The PIV velocity field is treated as the ground truth to quantify how the Tomo-PIV deviates from a standard measurement technique commonly utilized in combustion research. Extracting the velocity within the region between these two profiles within the flame region and comparing the results provide a relative error in the measurement of 3.8%. The u-velocity component is similarly presented in Fig. 6(b), although the velocity component is an order of magnitude smaller than the axial velocity resulting in the relative error percentage increasing to 25%. It is noted that the absolute error is approximately the same for both velocity components, but the relative error is larger for the u component due to being an order of magnitude smaller.

Higher-order statistics, which rely on accurate velocity measurements, need to be validated for the single sensor approach due to their importance for developing a deeper understanding of turbulent reacting flows. The simplest of these first-order statistics is vorticity. Profiles are extracted at the same heights as the axial velocity is presented in Fig. 6(c). Within these profiles, the Tomo-PIV measurement tends to underpredict, similarly to velocity, by an average of 86 1/s and a maximum of 457 1/s. In the central region where the vorticity is nominally zero, fluctuations are experienced, but the Tomo-PIV is still capable of accurately predicting the vorticity. The relative error of ωz in the peak regions is approximately 10%, while there is an increase in the central region due to the lower order of magnitude.
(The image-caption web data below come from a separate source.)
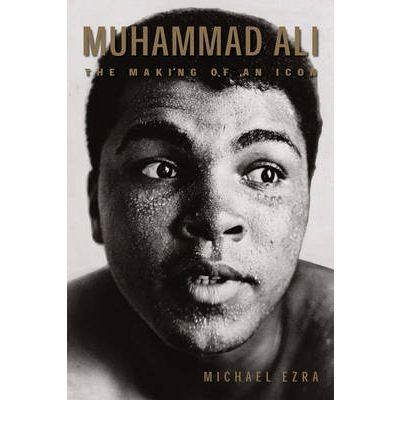 Muhammad Ali: The Making of an Icon (Sporting) (Paperback) - Common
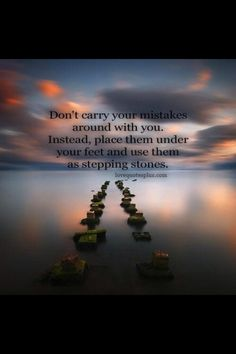 ...step on your mistakes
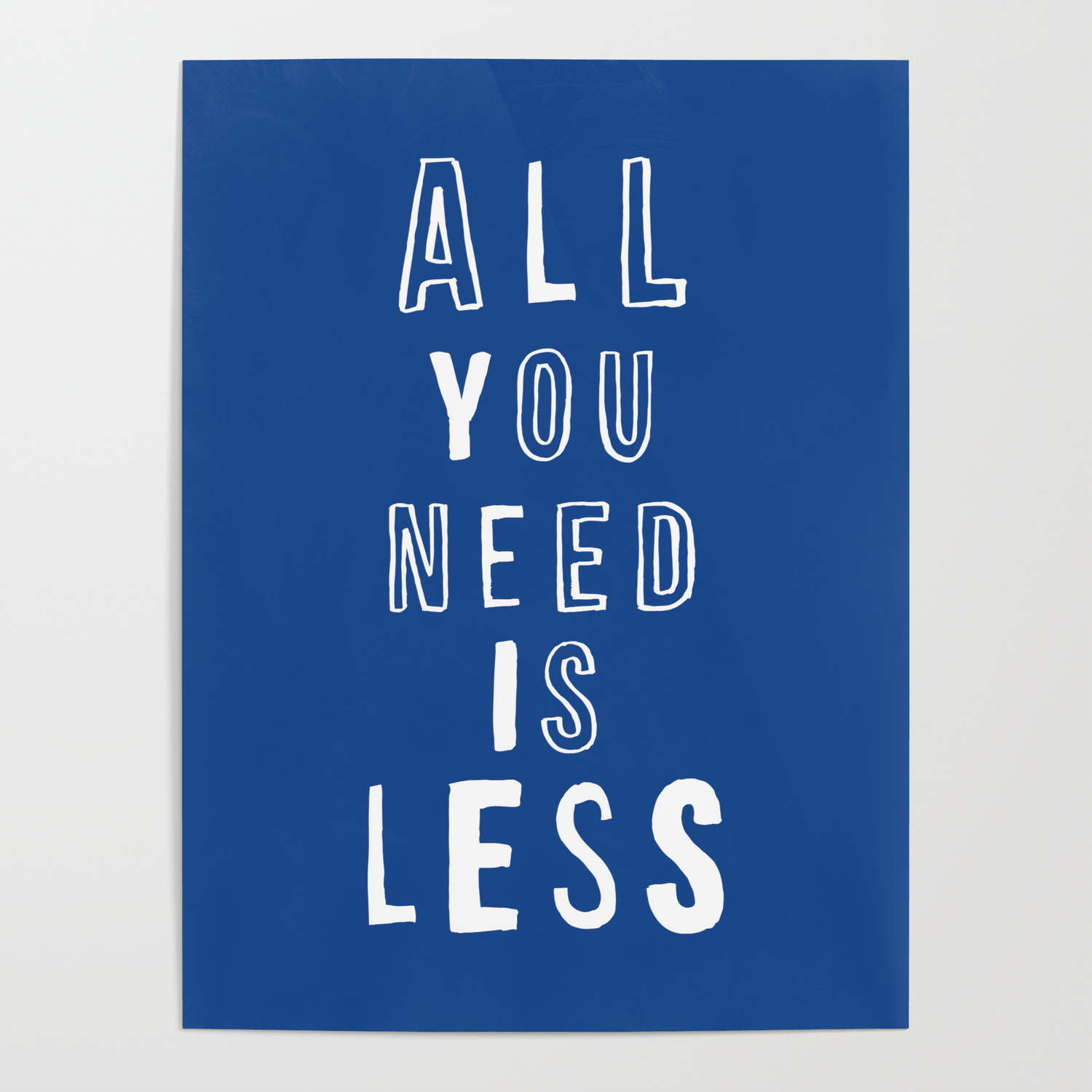 All You Need Is Less Typography Wall Art Home Decor In Blue And White Poster By Themotivatedtype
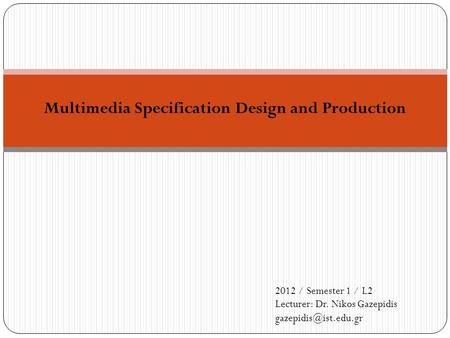 Multimedia Specification Design and Production 2012 / Semester 1 / L2 Lecturer: Dr. Nikos Gazepidis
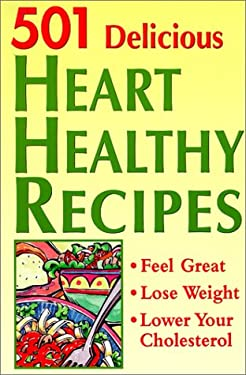 501 Delicious Heart Healthy Recipes 9780848724993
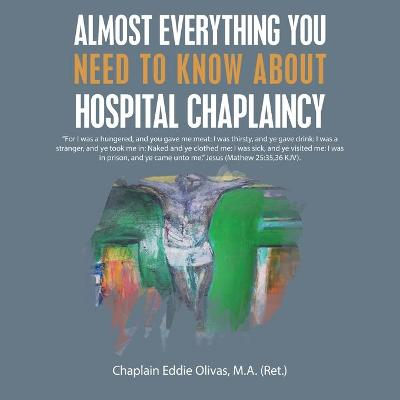 Almost Everything You Need to Know About Hospital Chaplaincy - Chaplain Eddie Olivas M a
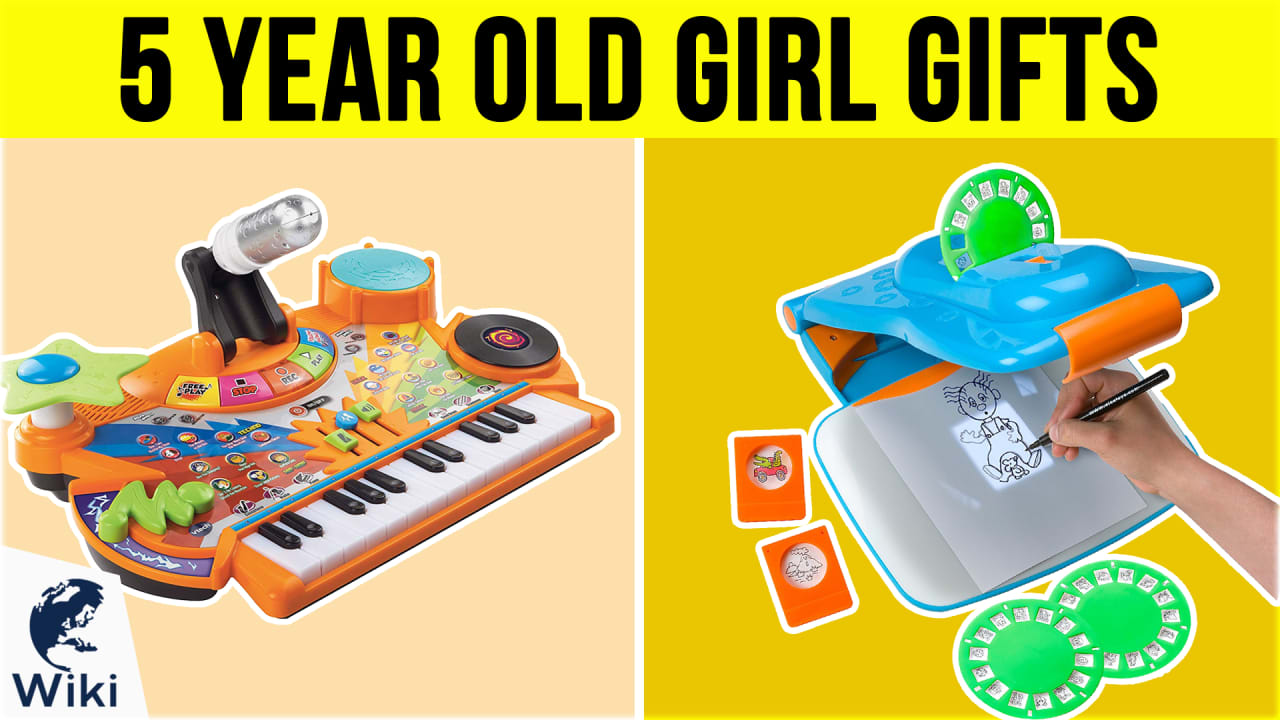 10 Best 5 Year Old Girl Gifts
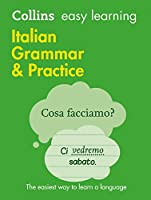 Collins Easy Learning Italian - Easy Learning Italian Grammar and Practice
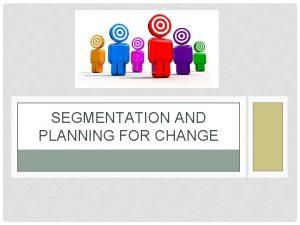 SEGMENTATION AND PLANNING FOR CHANGE SEGMENTATION The analytical
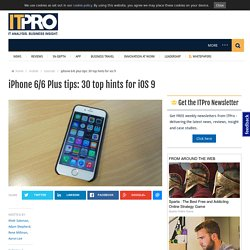 iPhone 6/6 Plus tips: 30 top hints for iOS 9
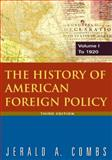 The History of American Foreign Policy Vol. 1 : To 1920, Combs, Jerald A., 0765620545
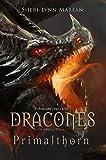 Dracones Primalthorn (Dark Dragon Paranormal Shifter Curse): Prequel Novella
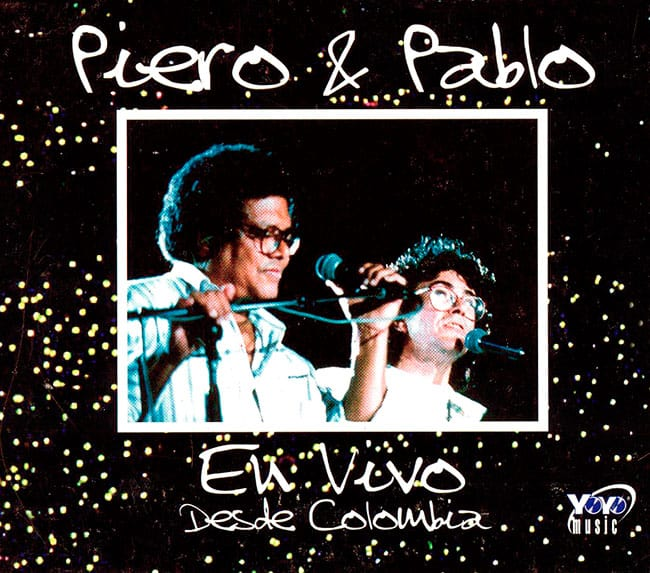 Piero - Pablo Milanés: Piero & Pablo En vivo desde Colombia (1999)
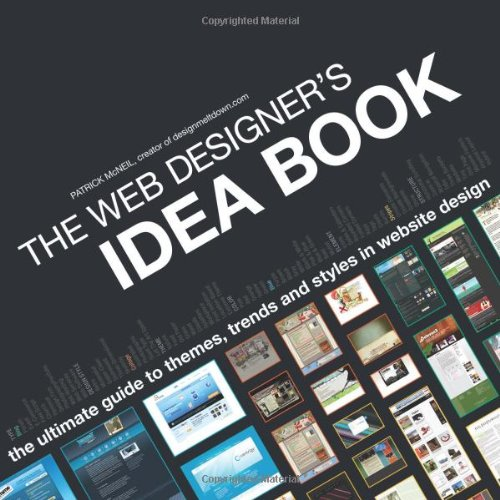 The Web Designer's Idea Book: The Ultimate Guide To Themes, Trends & Styles In Website Design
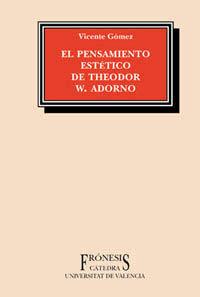 EL PENSAMIENTO ESTÉTICO DE THEODOR W. ADORNO
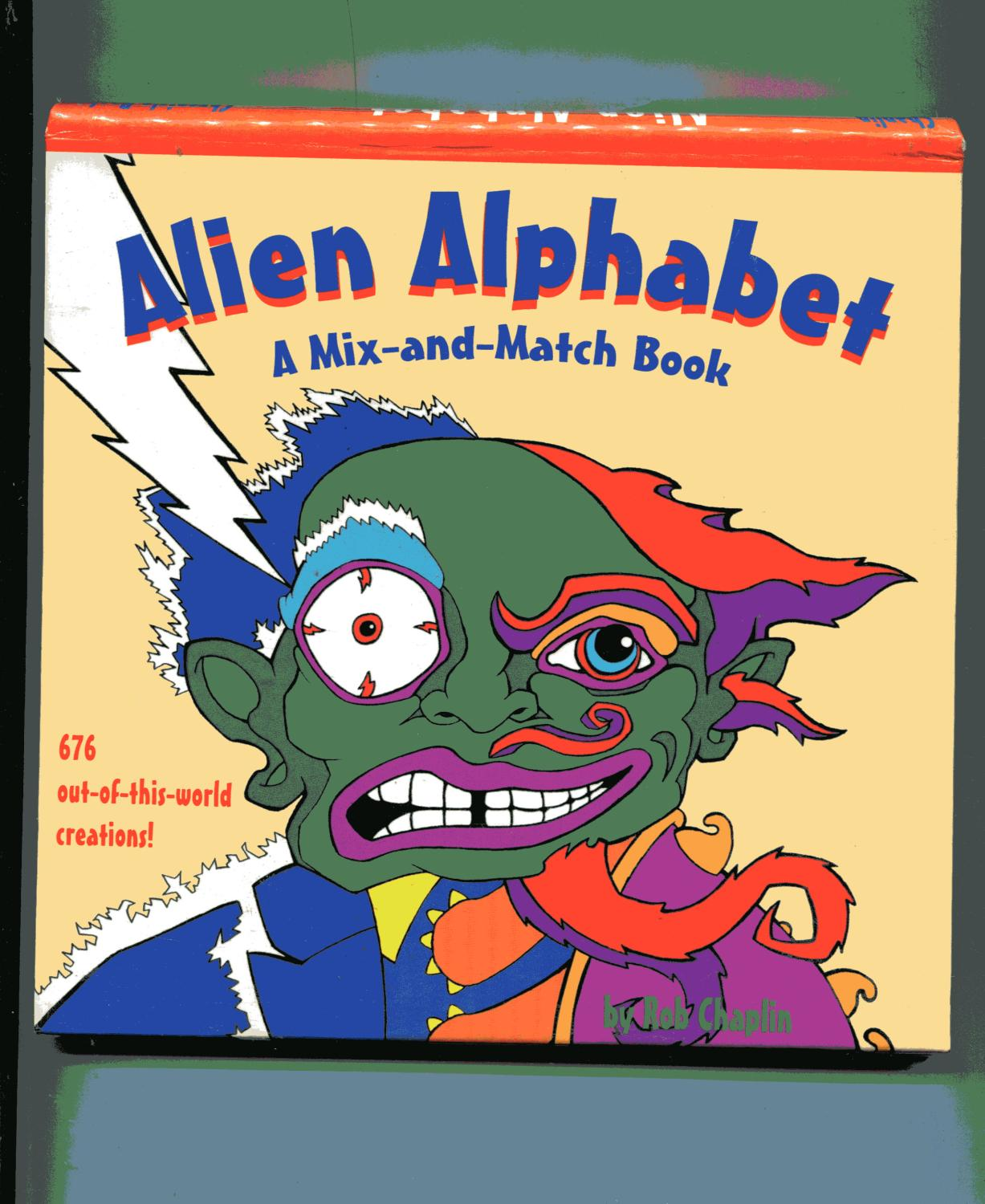 Mix And Match Alien Alphabet A Mix And Match Book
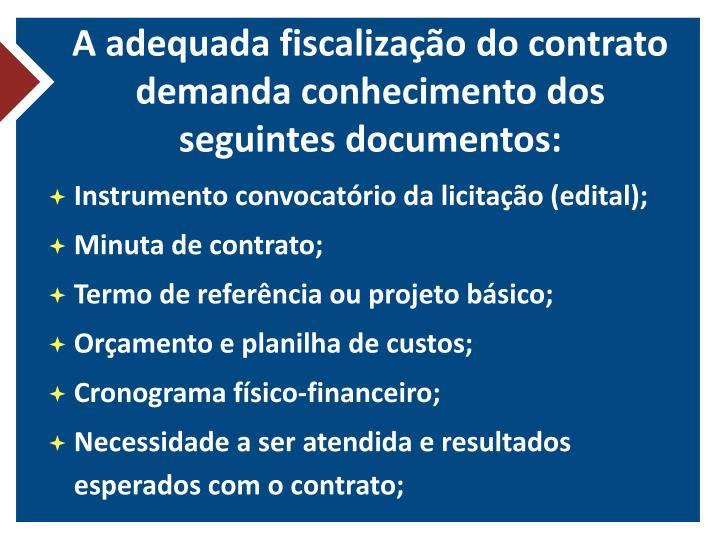 A adequada fiscalização do contrato demanda conhecimento dos seguintes documentos:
Since both direct comparison and first-order statistics agree, the Reynolds shear stress is evaluated to further assess the order at which statistics begin to diverge. The Reynolds shear stresses Rxx and Ryy for both tomographic and planar results extracted from a height of 1.5 Y/Di above the burner and are presented in Fig. 7. The profiles indicate that the tomographic measurement has a strong tendency to overpredict the planar measurement, although it is worth noting that common peaks arise in the same locations and overall trends remain similar with the primary difference lying in the magnitude. Extracting relative error from these profiles indicates a relative error of 95% and 70% for Rxx and Ryy, respectively. Expanding beyond the single profile and examining the region occupied by the flame, the relative error for Rxx is 70% and Ryy is 51%. The driving factor in this error is the difference between the velocity fluctuations measured in both the Tomo-PIV and PIV. A convergence test was performed for the Reynolds shear stress to confirm that the sample size was adequate for second-order statistic measurements. Each approach converges to a nominally constant value; however, the Tomo-PIV value is considerably larger. This indicates that the error is a result of the measurement technique and not due to a lack of convergence for the turbulent statistical analysis.

Fig. 7
Comparison of extracted Reynolds shear stress between PIV and Tomo-PIV profiles of (a) Rxx and (b) Ryy
Fig. 7
Comparison of extracted Reynolds shear stress between PIV and Tomo-PIV profiles of (a) Rxx and (b) Ryy
Close modal

To assess the causes for the inaccuracy for each statistic, the relative error of each is calculated as a function of the height above the burner. The absolute and relative errors are averaged at each height for only points within the region consumed by the flame. The results for the axial velocity (v), vorticity (ωz), and Reynolds shear stress Ryy are presented in Figs. 8(a) and 8(b). It is evident that there is a height at which each statistic becomes nominally constant, which is 1.2, 1.7, and 2.3 Y/Di for v, ωz, and Ryy, respectively. The axial velocity reaches a nominally constant value first which indicates that this error is primarily a function of viewing angles. As the height above the burner is increased, there is increased overlap between the images which results in a higher confidence reconstruction. As the reconstruction quality is increased, the probability of the 3D cross-correlation accurately capturing the flow direction and magnitude increases as shown in Fig. 8.

Fig. 8
(a) Absolute error of axial velocity (v) and vorticity (ωz) and (b) relative error of axial velocity (v), vorticity (ωz), and Reynolds shear stress (Ryy) as a function of height above the burner
Fig. 8
(a) Absolute error of axial velocity (v) and vorticity (ωz) and (b) relative error of axial velocity (v), vorticity (ωz), and Reynolds shear stress (Ryy) as a function of height above the burner
Close modal

The error for the vorticity (ωz) becomes constant further downstream demonstrating that there is another error source present. This additional source error comes from the velocity gradient measurement, which is increased in regions of high vorticity production (i.e., burner shear layer). The error decreases further downstream as the shear layer expands in width and the vorticity begins to dissipate. This indicates that the Tomo-PIV measurement has difficulty extracting sharp gradients experienced in the flow-field. The impacts of low-resolution imaging are experienced here as the vector resolution becomes limited, reducing the measurement technique's ability captures spatial gradients.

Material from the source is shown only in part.